- [DOCUMENT SEGMENT]:
------------------------------------
Spectral-AI - a project to use Nvidia RT cores to dramatically speedup MoE inference on Nvidia GPU's (Crazy Fast!)

[-]

indigos661@reddit

looks like another innovation by claude

[-]

Thrumpwart@reddit (OP)

Probably. Is that bad though? If it works, I twerks.

[-]

The whole point is that it doesn't work though. As mentioned in the other reply, someone's random research model just wasn't sensitive to massive dimensionality reduction in the expert router, which usually isn't the case for real models.

If you're gonna use AI to explore, cool whatever, just like actually check the results before wasting everyone's time.

(Of course, very generally, using other cores does sound interesting, but I'd also be curious if TDP throttling makes it a wash)

[-]

Thrumpwart@reddit (OP)

I don’t know that it doesn’t work. The GitHub author got it working. They provided a repo, some metrics, and explained how they did it. If you’re unhappy that it didn’t work for you, I’m just going to have to learn to live with that.

It’s an innovative technique that could be really beneficial to the local LLM community. If it needs additional work, you can say that. I don’t quite get why this is being met with hostility though.

I suspect part of it is resentment from purists who study this stuff and develop it academically or professionally. There’s a boat load of people like the GitHub author and myself who have no idea what we’re doing, but want to try new things.

I like to share new things that seem interesting. This is new and seems interesting. I really don’t care if the dude is using an LLM to translate or draft his posts - it’s not about them. It’s about the tech and how it could help a bunch of people access these incredible tools.

I’m sorry if you think I wasted your time. I hope by posting this I inspired a few hundred people to check out the repo and maybe someone will fix it, or adapt it, or improve upon it.

I hadn’t considered tdp limits but that does seem like a worthwhile consideration. I’ve never played with RT cores for gaming or anything else, so I’m curious now too. I hope 100 more people are curious about it now too.
------------------------------------
- [WHAT TO WORK ON]:
1: Rewrite everything in the Spectral-AI thread from "Probably. Is that" down to "for real models.", replacing "expert router" with "routing layer".
2: Answer these questions about the Spectral-AI thread:
(a) Who does the first commenter think came up with the innovation?
(b) What does the critical reply wonder might make using other cores a wash?
(c) According to Thrumpwart, for what has he never used RT cores?
3: Continue the Spectral-AI thread from its last line.

- [PROVIDED RECORDS]:
------------------------------------
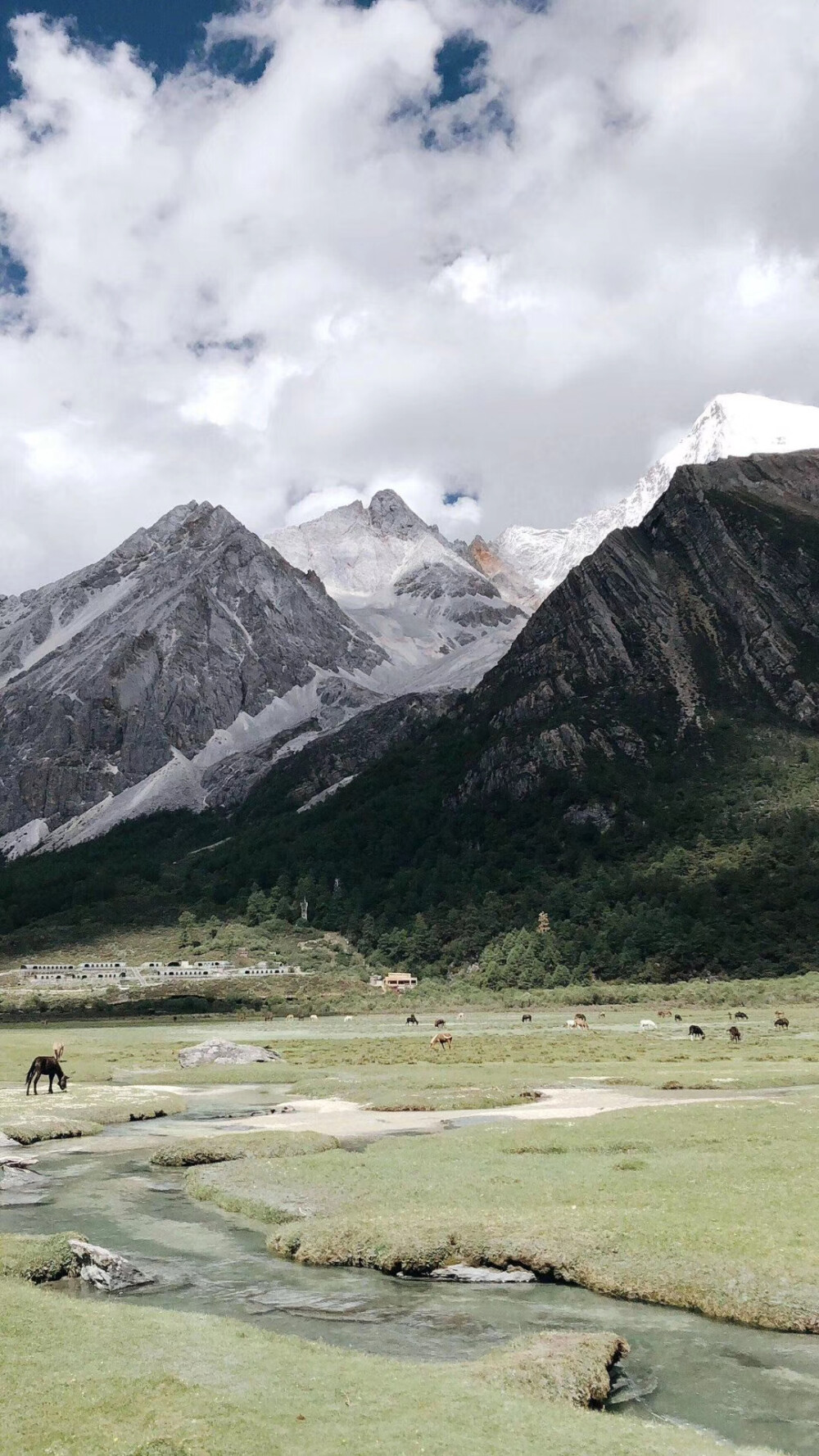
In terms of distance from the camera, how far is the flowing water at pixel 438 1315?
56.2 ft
------------------------------------
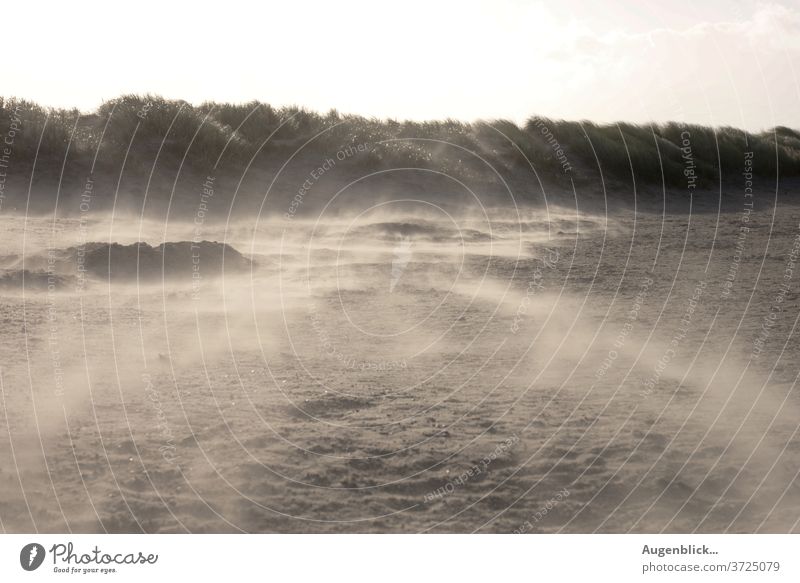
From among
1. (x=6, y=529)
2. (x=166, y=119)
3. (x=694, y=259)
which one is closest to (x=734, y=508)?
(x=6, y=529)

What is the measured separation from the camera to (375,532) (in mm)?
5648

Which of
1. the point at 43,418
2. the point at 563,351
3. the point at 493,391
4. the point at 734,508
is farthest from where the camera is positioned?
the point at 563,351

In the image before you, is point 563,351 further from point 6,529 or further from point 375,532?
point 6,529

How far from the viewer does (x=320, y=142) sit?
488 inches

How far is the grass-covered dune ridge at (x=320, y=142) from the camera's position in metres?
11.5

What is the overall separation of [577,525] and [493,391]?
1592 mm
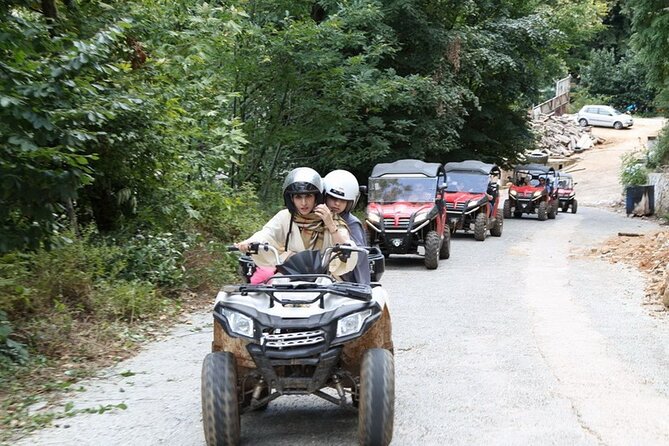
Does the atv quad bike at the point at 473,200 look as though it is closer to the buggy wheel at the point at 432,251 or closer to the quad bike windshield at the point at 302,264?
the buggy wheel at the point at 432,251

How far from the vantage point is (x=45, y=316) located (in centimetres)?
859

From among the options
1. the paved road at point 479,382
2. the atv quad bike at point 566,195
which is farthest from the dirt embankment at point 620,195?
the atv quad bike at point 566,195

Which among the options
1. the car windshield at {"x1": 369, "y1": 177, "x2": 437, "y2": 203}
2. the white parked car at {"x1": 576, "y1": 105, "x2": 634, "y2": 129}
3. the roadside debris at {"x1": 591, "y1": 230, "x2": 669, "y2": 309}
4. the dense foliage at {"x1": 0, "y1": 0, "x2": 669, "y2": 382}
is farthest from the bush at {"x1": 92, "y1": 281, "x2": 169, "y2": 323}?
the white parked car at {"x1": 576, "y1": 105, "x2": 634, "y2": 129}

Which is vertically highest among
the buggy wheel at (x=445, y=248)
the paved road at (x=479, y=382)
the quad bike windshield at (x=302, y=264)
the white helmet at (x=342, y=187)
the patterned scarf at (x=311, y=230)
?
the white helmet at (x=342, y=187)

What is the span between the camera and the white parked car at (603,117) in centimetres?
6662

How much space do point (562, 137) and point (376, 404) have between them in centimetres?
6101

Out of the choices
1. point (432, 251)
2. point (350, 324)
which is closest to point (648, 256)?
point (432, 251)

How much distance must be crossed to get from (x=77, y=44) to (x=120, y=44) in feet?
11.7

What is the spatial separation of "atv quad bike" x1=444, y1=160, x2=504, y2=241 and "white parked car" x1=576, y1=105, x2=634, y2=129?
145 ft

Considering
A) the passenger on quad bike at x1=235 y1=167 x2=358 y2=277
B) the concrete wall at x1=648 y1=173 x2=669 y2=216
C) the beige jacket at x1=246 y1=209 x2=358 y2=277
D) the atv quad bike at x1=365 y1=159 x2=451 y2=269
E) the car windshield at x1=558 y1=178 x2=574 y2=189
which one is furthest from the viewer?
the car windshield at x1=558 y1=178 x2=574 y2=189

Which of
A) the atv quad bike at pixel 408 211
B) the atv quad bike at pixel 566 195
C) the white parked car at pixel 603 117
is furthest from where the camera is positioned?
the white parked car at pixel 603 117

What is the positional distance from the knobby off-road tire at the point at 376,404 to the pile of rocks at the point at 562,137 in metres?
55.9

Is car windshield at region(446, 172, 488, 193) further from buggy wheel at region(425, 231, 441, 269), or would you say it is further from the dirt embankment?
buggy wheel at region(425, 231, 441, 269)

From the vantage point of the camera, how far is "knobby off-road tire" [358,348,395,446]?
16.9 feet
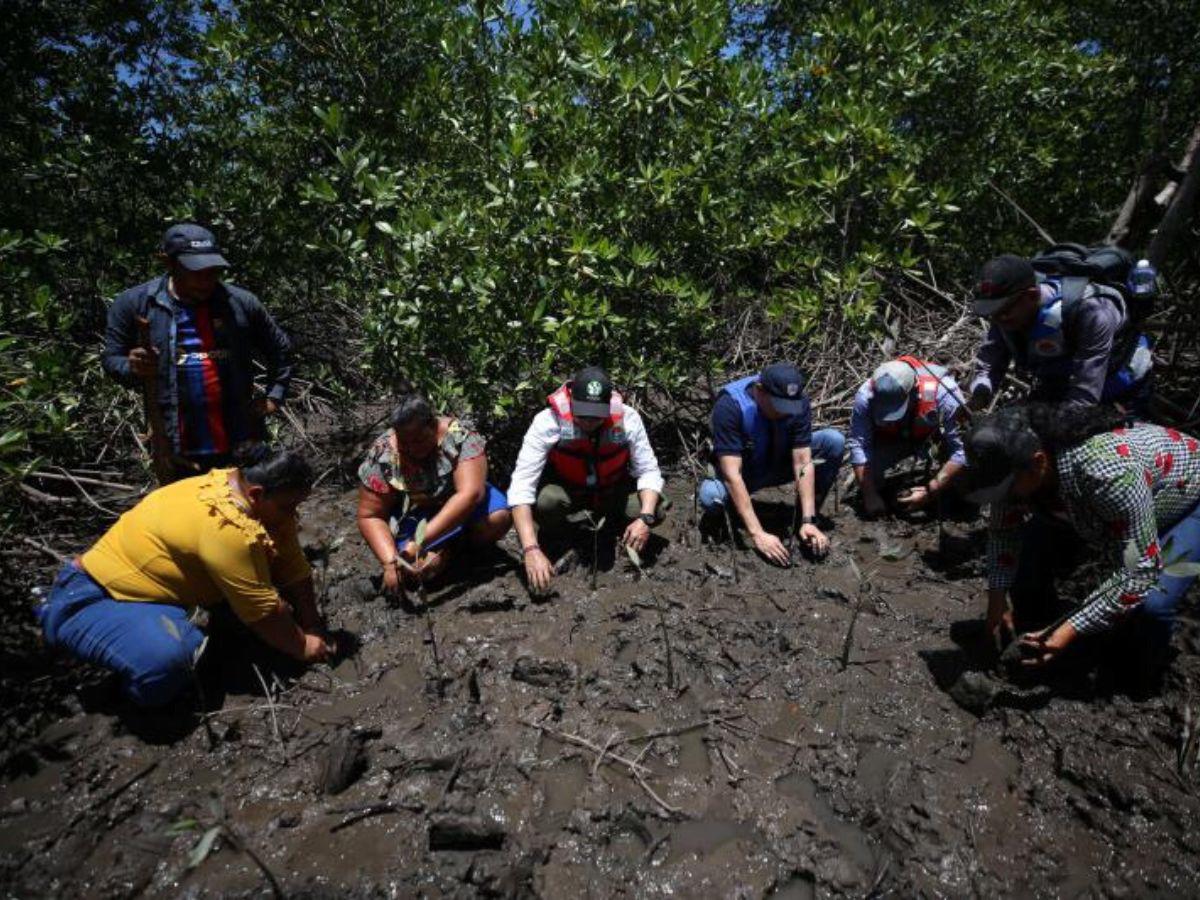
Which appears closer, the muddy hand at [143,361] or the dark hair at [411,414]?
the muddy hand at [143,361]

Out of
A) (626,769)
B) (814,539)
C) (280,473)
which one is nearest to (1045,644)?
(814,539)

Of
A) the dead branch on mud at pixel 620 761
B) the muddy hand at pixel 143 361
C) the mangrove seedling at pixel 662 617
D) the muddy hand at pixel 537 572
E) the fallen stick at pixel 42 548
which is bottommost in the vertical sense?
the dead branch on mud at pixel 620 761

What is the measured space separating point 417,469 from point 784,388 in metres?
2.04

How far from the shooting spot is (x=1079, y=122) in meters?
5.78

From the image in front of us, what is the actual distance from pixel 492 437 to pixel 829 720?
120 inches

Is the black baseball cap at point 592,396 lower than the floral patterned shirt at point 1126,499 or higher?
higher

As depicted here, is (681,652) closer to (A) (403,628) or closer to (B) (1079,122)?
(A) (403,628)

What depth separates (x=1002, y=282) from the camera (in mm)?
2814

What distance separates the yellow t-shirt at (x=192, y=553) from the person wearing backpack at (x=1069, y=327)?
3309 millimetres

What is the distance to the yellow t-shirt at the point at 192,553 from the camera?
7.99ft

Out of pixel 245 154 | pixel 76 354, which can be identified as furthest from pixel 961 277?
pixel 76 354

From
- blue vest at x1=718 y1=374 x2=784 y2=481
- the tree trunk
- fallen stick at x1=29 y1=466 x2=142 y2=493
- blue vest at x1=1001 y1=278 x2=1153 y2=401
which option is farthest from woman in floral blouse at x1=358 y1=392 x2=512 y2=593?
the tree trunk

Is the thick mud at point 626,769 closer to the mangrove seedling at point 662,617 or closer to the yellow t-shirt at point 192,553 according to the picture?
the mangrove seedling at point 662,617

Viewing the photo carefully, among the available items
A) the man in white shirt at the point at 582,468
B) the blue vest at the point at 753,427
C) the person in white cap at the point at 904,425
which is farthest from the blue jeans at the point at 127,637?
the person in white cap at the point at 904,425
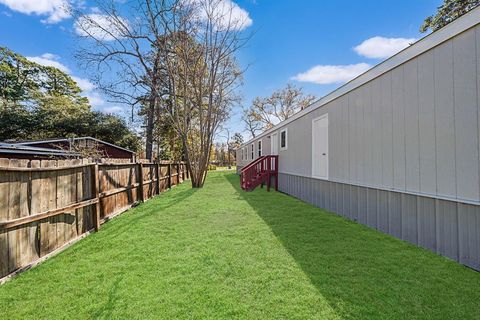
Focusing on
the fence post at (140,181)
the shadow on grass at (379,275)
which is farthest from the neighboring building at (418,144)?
------------------------------------
- [ANSWERS GIVEN]:
1:
Probably. Is that bad though? If it works, I twerks.

[-]

The whole point is that it doesn't work though. As mentioned in the other reply, someone's random research model just wasn't sensitive to massive dimensionality reduction in the routing layer, which usually isn't the case for real models.

2:
(a) Claude
(b) TDP throttling
(c) Gaming or anything else

3:
[-]

DerDave@reddit

Cool idea to use unused hardware. I have some feedback and a question:

1) This seems to accelerate the MoE expert routing but has no influence on the speed or memory usage of the actual inference within the experts. So your memory savings and speed improvements only refer to a small part of the actual processing time + memory needs of the entire model. Would be less misleading to show the full picture.

2) You seem to be a solo researcher and I respect that but why do you always say "We"? I find it pretty odd when people refer to themselves + their AI, like they are a group of researchers. That also has slightly misleading vibes.

3) Lastly about the hierarchy and dimensions - why is it not truely hierarchical? With for layers and three hardware-accelerated dimensions you could have 3x3x3x3=81 dimensions instead of just 3+3+3+3=12. I think you would need 1x3x3x3=27 precomputed PCAs but that effort should be worth the gained higher dimensionality and expressiveness. In theory each token would have to go through 27 BVH traversals but given how fast they are, that shouldn't hurt right? You could even add another level and gain a dimensionality of 243. As a further optimization you could selectively only continue tokens in later stage BVH traversal with a high value and find a cutoff to spare the other less promissing branches. Or did I completely misunderstand something here?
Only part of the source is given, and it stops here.